▶ [Direction]: Write out every one of the following lines verbatim, with no changes.

▶ [The input]:
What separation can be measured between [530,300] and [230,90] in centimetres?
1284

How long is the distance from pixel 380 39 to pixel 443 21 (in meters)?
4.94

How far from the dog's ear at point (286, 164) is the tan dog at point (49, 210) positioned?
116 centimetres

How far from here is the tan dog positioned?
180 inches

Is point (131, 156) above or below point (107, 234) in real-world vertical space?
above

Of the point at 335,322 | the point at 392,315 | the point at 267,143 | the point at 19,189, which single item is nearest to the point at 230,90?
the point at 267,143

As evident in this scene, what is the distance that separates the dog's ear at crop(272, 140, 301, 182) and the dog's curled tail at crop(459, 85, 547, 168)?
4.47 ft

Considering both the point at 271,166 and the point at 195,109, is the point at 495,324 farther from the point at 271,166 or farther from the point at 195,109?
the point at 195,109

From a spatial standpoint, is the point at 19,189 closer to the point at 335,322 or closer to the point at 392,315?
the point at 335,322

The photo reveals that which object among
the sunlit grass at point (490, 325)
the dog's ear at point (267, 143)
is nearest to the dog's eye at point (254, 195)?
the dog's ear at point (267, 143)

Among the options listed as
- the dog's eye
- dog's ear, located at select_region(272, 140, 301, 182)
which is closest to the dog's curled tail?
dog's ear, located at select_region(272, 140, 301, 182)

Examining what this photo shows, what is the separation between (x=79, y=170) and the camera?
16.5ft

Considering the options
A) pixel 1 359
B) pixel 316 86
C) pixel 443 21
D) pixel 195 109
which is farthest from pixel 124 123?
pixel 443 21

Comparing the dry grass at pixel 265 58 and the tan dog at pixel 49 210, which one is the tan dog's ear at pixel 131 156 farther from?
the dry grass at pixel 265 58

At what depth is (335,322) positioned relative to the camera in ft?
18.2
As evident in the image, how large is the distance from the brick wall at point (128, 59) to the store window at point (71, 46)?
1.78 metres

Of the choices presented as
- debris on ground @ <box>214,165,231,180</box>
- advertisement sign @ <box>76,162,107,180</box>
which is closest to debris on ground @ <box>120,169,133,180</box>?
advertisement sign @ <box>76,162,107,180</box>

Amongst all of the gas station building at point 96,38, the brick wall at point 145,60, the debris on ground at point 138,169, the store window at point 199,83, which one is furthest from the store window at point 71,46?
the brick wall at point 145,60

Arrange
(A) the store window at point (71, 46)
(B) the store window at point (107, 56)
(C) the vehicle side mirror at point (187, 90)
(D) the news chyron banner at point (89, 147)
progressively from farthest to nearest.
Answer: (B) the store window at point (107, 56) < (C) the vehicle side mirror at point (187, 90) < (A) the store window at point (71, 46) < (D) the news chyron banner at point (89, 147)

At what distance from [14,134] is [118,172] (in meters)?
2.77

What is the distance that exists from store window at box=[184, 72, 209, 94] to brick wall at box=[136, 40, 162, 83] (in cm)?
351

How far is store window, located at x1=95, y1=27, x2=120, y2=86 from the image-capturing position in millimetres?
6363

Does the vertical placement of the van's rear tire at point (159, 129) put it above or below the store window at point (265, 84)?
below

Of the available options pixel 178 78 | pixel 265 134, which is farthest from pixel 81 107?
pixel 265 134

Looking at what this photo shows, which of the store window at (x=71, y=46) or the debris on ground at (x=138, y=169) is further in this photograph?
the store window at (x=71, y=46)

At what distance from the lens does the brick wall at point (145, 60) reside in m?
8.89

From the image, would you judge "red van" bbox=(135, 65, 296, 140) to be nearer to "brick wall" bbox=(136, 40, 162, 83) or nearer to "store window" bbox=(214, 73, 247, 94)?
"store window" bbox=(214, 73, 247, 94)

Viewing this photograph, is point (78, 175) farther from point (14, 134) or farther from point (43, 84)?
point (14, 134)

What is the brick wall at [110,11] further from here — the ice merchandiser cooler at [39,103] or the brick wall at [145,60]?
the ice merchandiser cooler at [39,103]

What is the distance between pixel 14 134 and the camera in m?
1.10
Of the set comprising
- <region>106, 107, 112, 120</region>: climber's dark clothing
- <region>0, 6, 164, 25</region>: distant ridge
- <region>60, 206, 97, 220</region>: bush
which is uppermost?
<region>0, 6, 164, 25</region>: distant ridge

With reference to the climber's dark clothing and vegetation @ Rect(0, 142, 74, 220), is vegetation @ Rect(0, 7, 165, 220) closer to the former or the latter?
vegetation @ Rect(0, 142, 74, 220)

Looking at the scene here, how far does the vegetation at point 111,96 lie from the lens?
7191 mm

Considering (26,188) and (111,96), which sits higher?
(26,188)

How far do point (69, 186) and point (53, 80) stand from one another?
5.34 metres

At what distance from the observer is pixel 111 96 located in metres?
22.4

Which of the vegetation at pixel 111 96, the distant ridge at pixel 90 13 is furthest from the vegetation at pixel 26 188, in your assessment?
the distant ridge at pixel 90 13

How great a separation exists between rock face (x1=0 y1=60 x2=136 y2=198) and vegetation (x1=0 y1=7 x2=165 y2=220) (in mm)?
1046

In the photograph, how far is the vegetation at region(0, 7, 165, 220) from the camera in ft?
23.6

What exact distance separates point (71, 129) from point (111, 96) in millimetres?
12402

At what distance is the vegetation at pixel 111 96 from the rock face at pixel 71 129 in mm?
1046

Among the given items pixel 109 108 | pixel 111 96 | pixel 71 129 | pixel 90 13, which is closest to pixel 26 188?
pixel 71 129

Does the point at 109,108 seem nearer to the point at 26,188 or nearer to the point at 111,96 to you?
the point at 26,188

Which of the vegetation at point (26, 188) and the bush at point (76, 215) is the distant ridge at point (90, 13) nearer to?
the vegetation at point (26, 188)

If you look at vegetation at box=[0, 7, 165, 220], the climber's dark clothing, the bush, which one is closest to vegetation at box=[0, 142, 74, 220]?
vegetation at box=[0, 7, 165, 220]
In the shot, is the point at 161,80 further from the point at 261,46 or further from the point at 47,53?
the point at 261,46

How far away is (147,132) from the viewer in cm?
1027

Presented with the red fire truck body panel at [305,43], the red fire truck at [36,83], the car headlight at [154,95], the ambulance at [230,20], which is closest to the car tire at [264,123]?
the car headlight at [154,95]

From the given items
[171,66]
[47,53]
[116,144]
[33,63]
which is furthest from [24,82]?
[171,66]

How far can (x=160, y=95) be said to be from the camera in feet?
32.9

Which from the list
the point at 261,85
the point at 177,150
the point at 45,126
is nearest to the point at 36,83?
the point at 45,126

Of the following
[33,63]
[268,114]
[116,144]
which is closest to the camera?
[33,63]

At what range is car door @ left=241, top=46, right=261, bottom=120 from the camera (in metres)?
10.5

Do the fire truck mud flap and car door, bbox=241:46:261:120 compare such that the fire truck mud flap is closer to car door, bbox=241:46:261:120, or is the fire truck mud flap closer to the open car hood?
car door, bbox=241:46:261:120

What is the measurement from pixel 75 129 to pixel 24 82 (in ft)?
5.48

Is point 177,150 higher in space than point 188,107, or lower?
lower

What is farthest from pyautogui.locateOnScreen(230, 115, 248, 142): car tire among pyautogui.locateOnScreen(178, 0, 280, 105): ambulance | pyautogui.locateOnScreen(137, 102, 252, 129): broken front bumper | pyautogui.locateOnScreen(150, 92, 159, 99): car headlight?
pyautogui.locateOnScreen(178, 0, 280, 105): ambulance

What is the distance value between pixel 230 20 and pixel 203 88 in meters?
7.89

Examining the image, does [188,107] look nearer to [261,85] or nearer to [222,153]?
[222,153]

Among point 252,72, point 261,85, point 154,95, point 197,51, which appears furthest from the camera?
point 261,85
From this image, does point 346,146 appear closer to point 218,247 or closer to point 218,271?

▶ [Full output]:
What separation can be measured between [530,300] and [230,90] in centimetres?
1284

How long is the distance from pixel 380 39 to pixel 443 21 (in meters)?
4.94

How far from the dog's ear at point (286, 164) is the tan dog at point (49, 210) positioned?
116 centimetres

How far from here is the tan dog positioned?
180 inches

Is point (131, 156) above or below point (107, 234) in real-world vertical space?
above

Of the point at 335,322 | the point at 392,315 | the point at 267,143 | the point at 19,189, which single item is nearest to the point at 230,90?
the point at 267,143

As evident in this scene, what is the distance that separates the dog's ear at crop(272, 140, 301, 182) and the dog's curled tail at crop(459, 85, 547, 168)?
4.47 ft

Considering both the point at 271,166 and the point at 195,109, is the point at 495,324 farther from the point at 271,166 or farther from the point at 195,109?
the point at 195,109

From a spatial standpoint, is the point at 19,189 closer to the point at 335,322 or closer to the point at 392,315?
the point at 335,322

The photo reveals that which object among
the sunlit grass at point (490, 325)
the dog's ear at point (267, 143)
is nearest to the dog's eye at point (254, 195)?
the dog's ear at point (267, 143)

Among the options listed as
- the dog's eye
- dog's ear, located at select_region(272, 140, 301, 182)
which is closest to the dog's curled tail?
dog's ear, located at select_region(272, 140, 301, 182)

Examining what this photo shows, what is the separation between (x=79, y=170) and the camera?
16.5ft

Considering the options
A) pixel 1 359
B) pixel 316 86
C) pixel 443 21
D) pixel 195 109
which is farthest from pixel 124 123?
pixel 443 21

Comparing the dry grass at pixel 265 58 and the tan dog at pixel 49 210, which one is the tan dog's ear at pixel 131 156 farther from?
the dry grass at pixel 265 58

At what depth is (335,322) positioned relative to the camera in ft?
18.2
As evident in the image, how large is the distance from the brick wall at point (128, 59) to the store window at point (71, 46)?
1.78 metres

Of the choices presented as
- debris on ground @ <box>214,165,231,180</box>
- advertisement sign @ <box>76,162,107,180</box>
which is closest to debris on ground @ <box>120,169,133,180</box>?
advertisement sign @ <box>76,162,107,180</box>

Amongst all of the gas station building at point 96,38, the brick wall at point 145,60, the debris on ground at point 138,169, the store window at point 199,83, which one is furthest from the store window at point 71,46?
the brick wall at point 145,60

Arrange
(A) the store window at point (71, 46)
(B) the store window at point (107, 56)
(C) the vehicle side mirror at point (187, 90)
(D) the news chyron banner at point (89, 147)
progressively from farthest to nearest.
Answer: (B) the store window at point (107, 56) < (C) the vehicle side mirror at point (187, 90) < (A) the store window at point (71, 46) < (D) the news chyron banner at point (89, 147)

At what distance from [14,134] is [118,172] (in meters)?
2.77

What is the distance that exists from store window at box=[184, 72, 209, 94] to brick wall at box=[136, 40, 162, 83] (in cm)?
351

How far is store window, located at x1=95, y1=27, x2=120, y2=86 from the image-capturing position in millimetres?
6363

Does the vertical placement of the van's rear tire at point (159, 129) put it above or below the store window at point (265, 84)?
below

Of the available options pixel 178 78 | pixel 265 134, which is farthest from pixel 81 107?
pixel 265 134

Looking at what this photo shows, which of the store window at (x=71, y=46) or the debris on ground at (x=138, y=169) is further in this photograph?
the store window at (x=71, y=46)

At what distance from the lens does the brick wall at point (145, 60) reside in m?
8.89

From the image, would you judge "red van" bbox=(135, 65, 296, 140) to be nearer to "brick wall" bbox=(136, 40, 162, 83) or nearer to "store window" bbox=(214, 73, 247, 94)?
"store window" bbox=(214, 73, 247, 94)

Viewing this photograph, is point (78, 175) farther from point (14, 134) or farther from point (43, 84)?
point (14, 134)

What is the brick wall at [110,11] further from here — the ice merchandiser cooler at [39,103] or the brick wall at [145,60]?
the ice merchandiser cooler at [39,103]

What is the distance between pixel 14 134 and the camera in m?
1.10
Of the set comprising
- <region>106, 107, 112, 120</region>: climber's dark clothing
- <region>0, 6, 164, 25</region>: distant ridge
- <region>60, 206, 97, 220</region>: bush
which is uppermost?
<region>0, 6, 164, 25</region>: distant ridge

With reference to the climber's dark clothing and vegetation @ Rect(0, 142, 74, 220), is vegetation @ Rect(0, 7, 165, 220) closer to the former or the latter?
vegetation @ Rect(0, 142, 74, 220)

Looking at the scene here, how far does the vegetation at point 111,96 lie from the lens?
7191 mm

Considering (26,188) and (111,96), which sits higher?
(26,188)

How far do point (69, 186) and point (53, 80) stand from one another?
5.34 metres

At what distance from the observer is pixel 111 96 located in metres?
22.4

Which of the vegetation at pixel 111 96, the distant ridge at pixel 90 13 is furthest from the vegetation at pixel 26 188, in your assessment?
the distant ridge at pixel 90 13

How great a separation exists between rock face (x1=0 y1=60 x2=136 y2=198) and vegetation (x1=0 y1=7 x2=165 y2=220) (in mm)?
1046

In the photograph, how far is the vegetation at region(0, 7, 165, 220) from the camera in ft?
23.6

What exact distance separates point (71, 129) from point (111, 96) in millimetres?
12402

At what distance is the vegetation at pixel 111 96 from the rock face at pixel 71 129 in mm?
1046

Among the given items pixel 109 108 | pixel 111 96 | pixel 71 129 | pixel 90 13, which is closest to pixel 26 188?
pixel 71 129

Does the point at 109,108 seem nearer to the point at 26,188 or nearer to the point at 111,96 to you?
the point at 26,188

Which of the vegetation at point (26, 188) and the bush at point (76, 215) is the distant ridge at point (90, 13) nearer to?
the vegetation at point (26, 188)

If you look at vegetation at box=[0, 7, 165, 220], the climber's dark clothing, the bush, which one is closest to vegetation at box=[0, 142, 74, 220]?
vegetation at box=[0, 7, 165, 220]
In the shot, is the point at 161,80 further from the point at 261,46 or further from the point at 47,53?
the point at 261,46

How far away is (147,132) from the viewer in cm?
1027

Presented with the red fire truck body panel at [305,43], the red fire truck at [36,83], the car headlight at [154,95], the ambulance at [230,20], which is closest to the car tire at [264,123]?
the car headlight at [154,95]

From the given items
[171,66]
[47,53]
[116,144]
[33,63]
which is furthest from [24,82]?
[171,66]

How far can (x=160, y=95) be said to be from the camera in feet?
32.9

Which from the list
the point at 261,85
the point at 177,150
the point at 45,126
is nearest to the point at 36,83?
the point at 45,126

Of the following
[33,63]
[268,114]
[116,144]
which is closest to the camera?
[33,63]

At what range is car door @ left=241, top=46, right=261, bottom=120 from the camera (in metres)?
10.5

Do the fire truck mud flap and car door, bbox=241:46:261:120 compare such that the fire truck mud flap is closer to car door, bbox=241:46:261:120, or is the fire truck mud flap closer to the open car hood?
car door, bbox=241:46:261:120

What is the measurement from pixel 75 129 to pixel 24 82 (in ft)?
5.48

Is point 177,150 higher in space than point 188,107, or lower?
lower

What is farthest from pyautogui.locateOnScreen(230, 115, 248, 142): car tire among pyautogui.locateOnScreen(178, 0, 280, 105): ambulance | pyautogui.locateOnScreen(137, 102, 252, 129): broken front bumper | pyautogui.locateOnScreen(150, 92, 159, 99): car headlight?
pyautogui.locateOnScreen(178, 0, 280, 105): ambulance

What is the distance value between pixel 230 20 and pixel 203 88 in meters?
7.89

Examining the image, does [188,107] look nearer to [261,85] or nearer to [222,153]?
[222,153]

Among point 252,72, point 261,85, point 154,95, point 197,51, which appears furthest from the camera?
point 261,85
From this image, does point 346,146 appear closer to point 218,247 or closer to point 218,271?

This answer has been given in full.